Environmental Dilemma (02:16)
Methane hydrates are a powerful energy source but also contain greenhouse gases. Atmospheric methane concentrations have doubled in 250 years and methane molecules contribute 20 times more to global warming than carbon dioxide.
Methane Hydrate in Oceans (03:30)
In 2008, sixty plumes were discovered when a British team investigated the hydrate stability field at 400 meters below sea level—in which increasing water temperature and decreasing pressure could melt the ice. This greenhouse gas source could jeopardize life on earth.
Confirming Methane Hydrate Leaks (03:57)
In 2011, increasing atmospheric methane and CO2 levels worsened methane hydrate emissions, suggesting the Arctic will melt faster than other areas. A team finds plumes on the Svalbard seabed, but they are not reaching the surface.
Methane Hydrate Mystery (02:06)
Gas plumes are released from the ocean bed but do not reach the surface. Chemical composition analysis of water samples reveals bacteria consume methane, transforming it into carbon dioxide.
Deepwater Horizon Study (03:18)
The 2010 oil platform disaster released 200,000 metric tons of methane emissions. Scientists observed the ocean's reaction and found most methane stagnated at 1,000 meters, out of reach of methane eating bacteria.
Massive Microbial Reaction (02:37)
Ocean oxygen changes support the hypothesis that microorganisms consumed a layer of methane within two months. Bacteria should be able to consume large amounts of methane hydrate, but they also emit C02—contributing to ocean acidification.
Ocean Acidification Research (01:55)
Marine animals are losing carbonates needed for calcium production. French scientists predict that therapods will disappear from the Arctic as a consequence of increased CO2 from methane hydrate emissions.
Arctic Ocean Acidification Evidence (03:41)
Methane emissions consumed by bacteria are increasing CO2 concentrations, depleting sediment oxygen, and destroying bivalve shells. Some methane consuming bacteria do not use oxygen.
Marine Microbiology Research (02:11)
Some sediment organisms generate methane and others consume it. Scientists observe ocean floor bacteria to learn about it's effects on the climate.
Anaerobic Methane Consumption Research (03:03)
Earth originally lacked atmospheric oxygen. German scientists discovered that archaea and bacteria combine to consume methane in an oxygen free environment—explaining why few emissions escape the ocean.
+++
Problems to solve:
1/ Edit the methane hydrate text, starting at "Gas plumes are" and ending at "methane eating bacteria.", so that "oil platform" reads "drilling rig".
2/ In the methane hydrate text, at what depth did most of the methane released by the Deepwater Horizon disaster stagnate?
3/ Carry on the methane hydrate text from its final sentence.
You won't need the entries.
+++
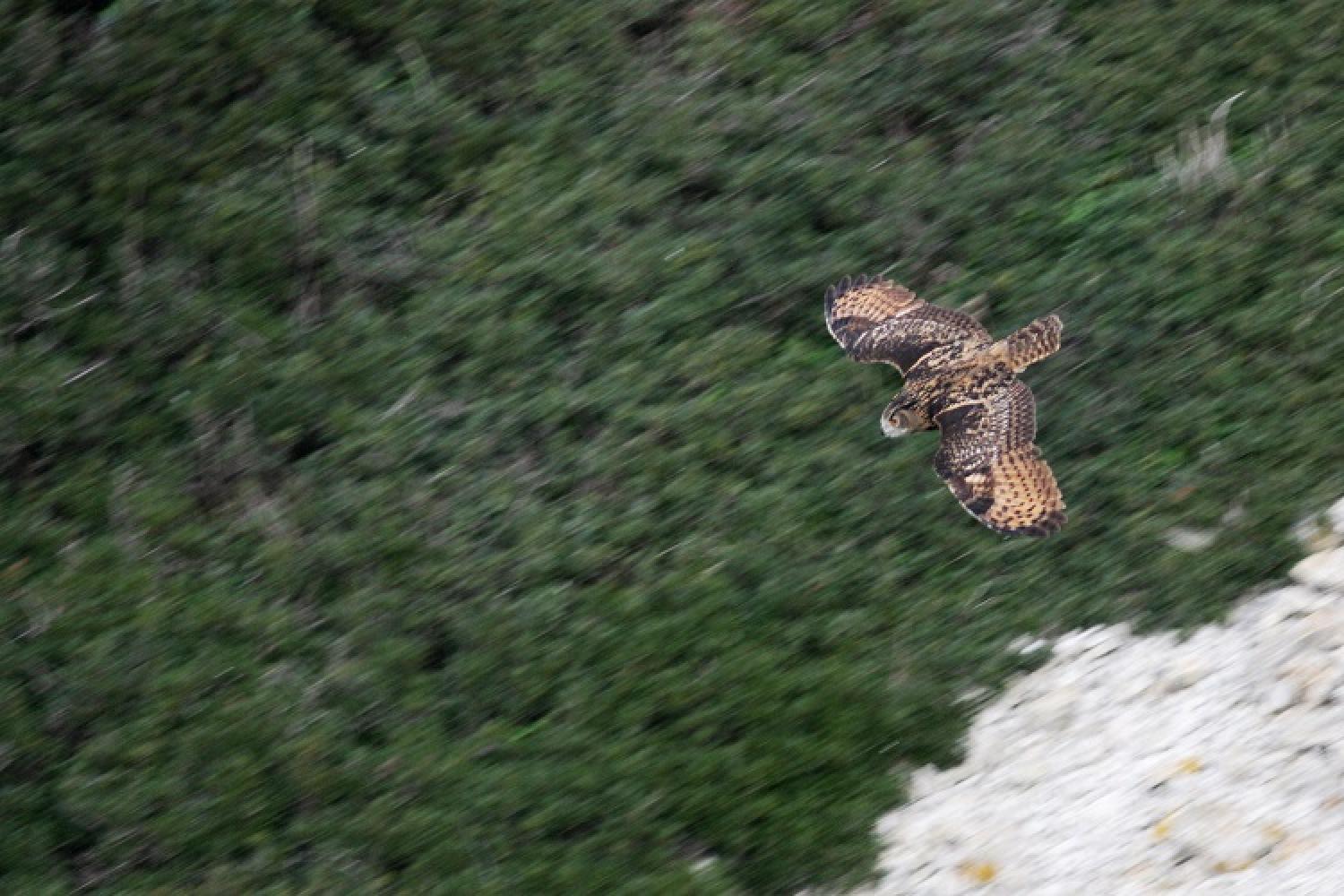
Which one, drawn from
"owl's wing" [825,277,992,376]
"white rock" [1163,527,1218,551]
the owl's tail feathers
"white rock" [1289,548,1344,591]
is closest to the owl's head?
"owl's wing" [825,277,992,376]

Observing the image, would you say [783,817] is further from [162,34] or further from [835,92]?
[162,34]

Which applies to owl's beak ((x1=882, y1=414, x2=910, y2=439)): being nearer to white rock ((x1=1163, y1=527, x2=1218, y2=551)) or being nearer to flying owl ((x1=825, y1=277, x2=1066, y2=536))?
flying owl ((x1=825, y1=277, x2=1066, y2=536))

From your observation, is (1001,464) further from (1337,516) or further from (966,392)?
(1337,516)

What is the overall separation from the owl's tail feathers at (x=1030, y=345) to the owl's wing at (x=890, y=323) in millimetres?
97

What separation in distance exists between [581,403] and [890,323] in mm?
1176

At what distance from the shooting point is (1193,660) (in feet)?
16.4

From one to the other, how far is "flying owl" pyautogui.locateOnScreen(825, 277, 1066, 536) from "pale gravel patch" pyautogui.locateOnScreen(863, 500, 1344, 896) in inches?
21.6

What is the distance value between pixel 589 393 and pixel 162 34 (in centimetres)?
220

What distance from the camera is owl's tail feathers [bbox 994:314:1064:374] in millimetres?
5680

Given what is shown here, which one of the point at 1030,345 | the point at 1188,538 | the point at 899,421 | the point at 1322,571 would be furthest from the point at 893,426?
the point at 1322,571

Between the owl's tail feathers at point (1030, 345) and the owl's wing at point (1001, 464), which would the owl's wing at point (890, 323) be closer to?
the owl's tail feathers at point (1030, 345)

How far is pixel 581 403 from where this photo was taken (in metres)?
5.68

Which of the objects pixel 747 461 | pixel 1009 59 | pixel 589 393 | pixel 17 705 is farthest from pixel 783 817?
pixel 1009 59

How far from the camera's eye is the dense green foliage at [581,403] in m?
4.81
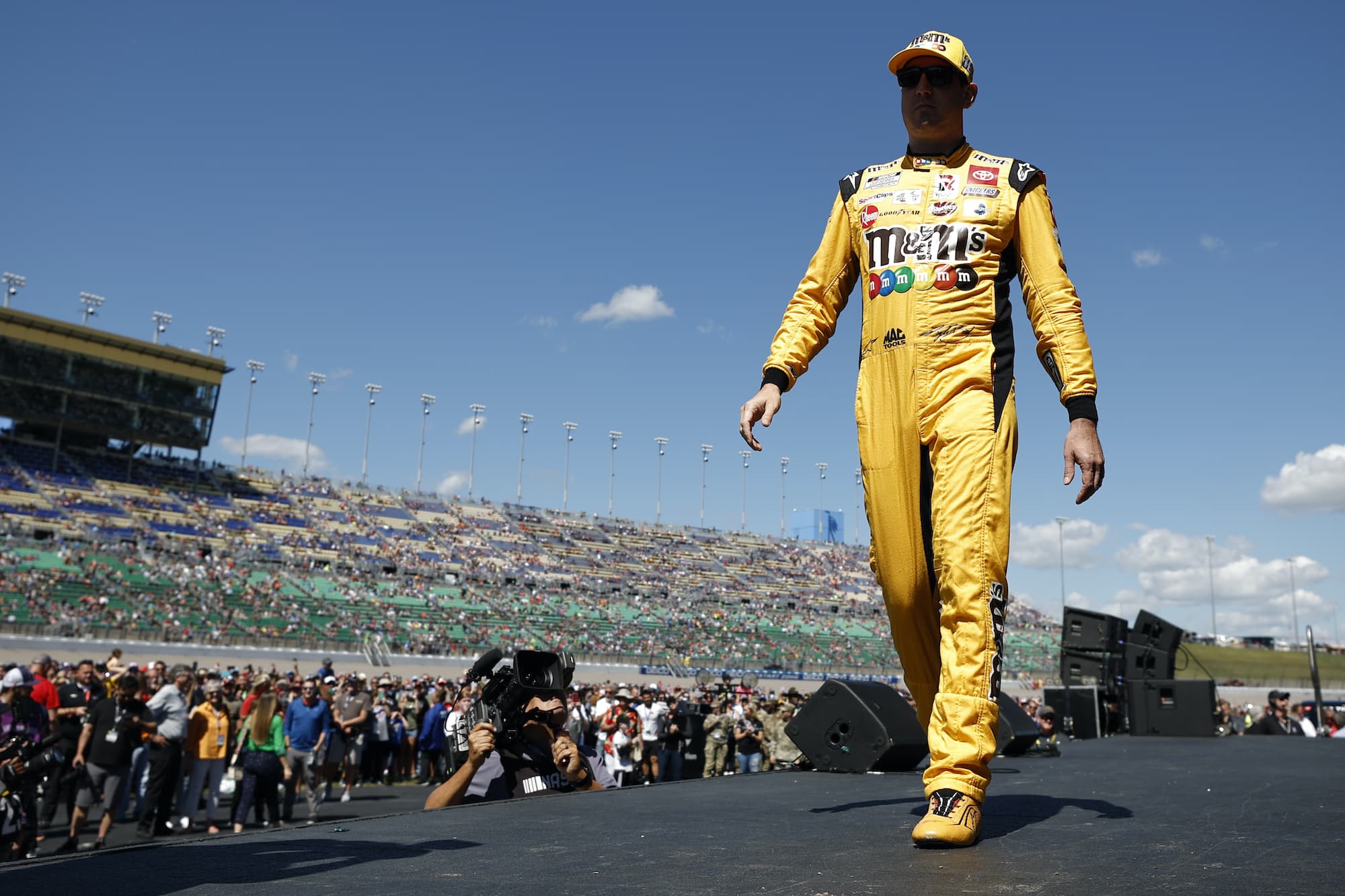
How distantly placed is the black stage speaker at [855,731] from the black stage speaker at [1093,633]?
7.40 metres

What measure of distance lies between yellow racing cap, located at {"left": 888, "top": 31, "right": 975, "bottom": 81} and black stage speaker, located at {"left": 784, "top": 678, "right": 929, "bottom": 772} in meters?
3.00

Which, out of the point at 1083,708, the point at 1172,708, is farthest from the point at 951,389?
the point at 1083,708

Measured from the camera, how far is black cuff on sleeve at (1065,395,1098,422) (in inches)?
115

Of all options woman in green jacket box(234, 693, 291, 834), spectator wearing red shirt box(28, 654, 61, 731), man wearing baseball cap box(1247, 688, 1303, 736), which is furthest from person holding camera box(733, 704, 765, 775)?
spectator wearing red shirt box(28, 654, 61, 731)

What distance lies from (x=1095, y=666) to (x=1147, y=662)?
64cm

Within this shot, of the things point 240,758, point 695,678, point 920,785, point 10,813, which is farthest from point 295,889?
point 695,678

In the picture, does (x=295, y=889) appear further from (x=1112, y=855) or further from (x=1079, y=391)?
(x=1079, y=391)

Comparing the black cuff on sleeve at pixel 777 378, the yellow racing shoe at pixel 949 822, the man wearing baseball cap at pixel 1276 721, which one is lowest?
the man wearing baseball cap at pixel 1276 721

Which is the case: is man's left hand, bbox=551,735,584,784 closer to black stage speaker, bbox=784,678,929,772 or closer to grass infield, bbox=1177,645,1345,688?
black stage speaker, bbox=784,678,929,772

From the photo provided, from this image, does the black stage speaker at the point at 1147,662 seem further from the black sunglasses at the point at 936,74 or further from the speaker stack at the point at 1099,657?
the black sunglasses at the point at 936,74

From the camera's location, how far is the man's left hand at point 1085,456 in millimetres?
2832

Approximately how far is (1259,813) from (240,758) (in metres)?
10.2

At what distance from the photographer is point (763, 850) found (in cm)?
235

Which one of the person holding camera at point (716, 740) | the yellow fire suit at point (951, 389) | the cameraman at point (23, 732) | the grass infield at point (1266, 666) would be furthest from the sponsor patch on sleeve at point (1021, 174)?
the grass infield at point (1266, 666)
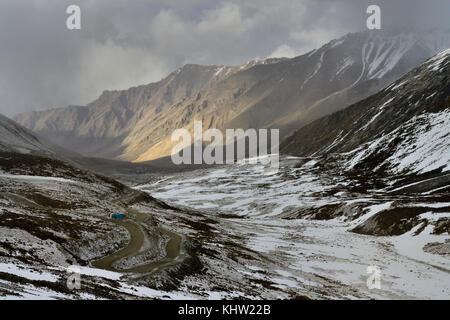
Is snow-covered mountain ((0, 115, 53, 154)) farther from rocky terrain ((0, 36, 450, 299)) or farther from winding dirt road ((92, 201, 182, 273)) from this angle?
winding dirt road ((92, 201, 182, 273))

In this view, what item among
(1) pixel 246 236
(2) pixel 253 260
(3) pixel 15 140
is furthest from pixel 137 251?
(3) pixel 15 140

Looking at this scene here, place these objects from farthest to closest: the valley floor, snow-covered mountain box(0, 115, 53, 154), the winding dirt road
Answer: snow-covered mountain box(0, 115, 53, 154)
the winding dirt road
the valley floor

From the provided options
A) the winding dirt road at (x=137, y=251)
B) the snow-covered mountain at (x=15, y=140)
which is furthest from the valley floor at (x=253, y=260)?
the snow-covered mountain at (x=15, y=140)

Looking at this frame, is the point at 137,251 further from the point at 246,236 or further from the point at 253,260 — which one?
the point at 246,236

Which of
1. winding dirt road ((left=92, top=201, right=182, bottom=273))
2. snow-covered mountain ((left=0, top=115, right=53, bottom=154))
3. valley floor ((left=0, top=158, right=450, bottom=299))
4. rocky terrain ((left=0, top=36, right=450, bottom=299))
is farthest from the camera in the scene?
snow-covered mountain ((left=0, top=115, right=53, bottom=154))

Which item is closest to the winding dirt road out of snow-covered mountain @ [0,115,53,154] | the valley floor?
the valley floor

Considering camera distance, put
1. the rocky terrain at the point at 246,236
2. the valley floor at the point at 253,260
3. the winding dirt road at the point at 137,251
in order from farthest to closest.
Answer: the winding dirt road at the point at 137,251 < the rocky terrain at the point at 246,236 < the valley floor at the point at 253,260

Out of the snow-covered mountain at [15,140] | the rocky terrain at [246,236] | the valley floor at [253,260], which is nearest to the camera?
the valley floor at [253,260]

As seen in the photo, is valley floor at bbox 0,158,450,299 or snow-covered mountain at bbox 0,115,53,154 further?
snow-covered mountain at bbox 0,115,53,154

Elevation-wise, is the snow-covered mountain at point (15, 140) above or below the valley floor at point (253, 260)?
above

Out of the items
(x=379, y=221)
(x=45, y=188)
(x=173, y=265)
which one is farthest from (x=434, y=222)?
+++
Expected outputs:
1/
Gas plumes are released from the ocean bed but do not reach the surface. Chemical composition analysis of water samples reveals bacteria consume methane, transforming it into carbon dioxide.
Deepwater Horizon Study (03:18)
The 2010 drilling rig disaster released 200,000 metric tons of methane emissions. Scientists observed the ocean's reaction and found most methane stagnated at 1,000 meters, out of reach of methane eating bacteria.

2/ At 1,000 meters.

3/
Methane in Permafrost (03:12)
A large area of Siberian soil contains the greenhouse gas. Increasing temperatures threaten to decompose Ice Age organic matter. Scientists collect data for climate change analysis and monitor soil temperature.
Permafrost Melting Process (02:32)
A Siberian construction company cools ground temperature for foundation stability. Increased precipitation has caused polygon lake formation, exposing organic matter and accelerating methane production. Ecosystem complexity makes it difficult to predict climate effects.
Permafrost Methane Hydrate Leak (03:27)
Siberian forests are offsetting methane emissions—but permafrost also contains methane hydrates. Canadian scientists determine a plume is caused by hydrates, not decomposition. Natural processes seem to limit emissions.
Studying Planetary Climate History (02:55)
Warming and cooling cycles can help determine future methane evolution. Scientists analyze gas bubbles in polar ice cores in Greenland to understand past methane fluctuations. Increases occurred in response to global warming phases, rather than causing them.
Antarctic Methane Research (02:32)
Atmospheric methane levels increased by 50% during the last great thaw. Scientists collect 11,500 year old ice cores in Antarctica; learn about the gas extraction process. They discover the methane increase was caused by wetlands, rather than by methane hydrates.
Anthropogenic Methane Emissions (01:12)
Scientists conclude that naturally occurring methane hydrates play a small role in global warming. However, oil and gas industry negligence is responsible for large leaks. Methane hydrates may be a new energy source.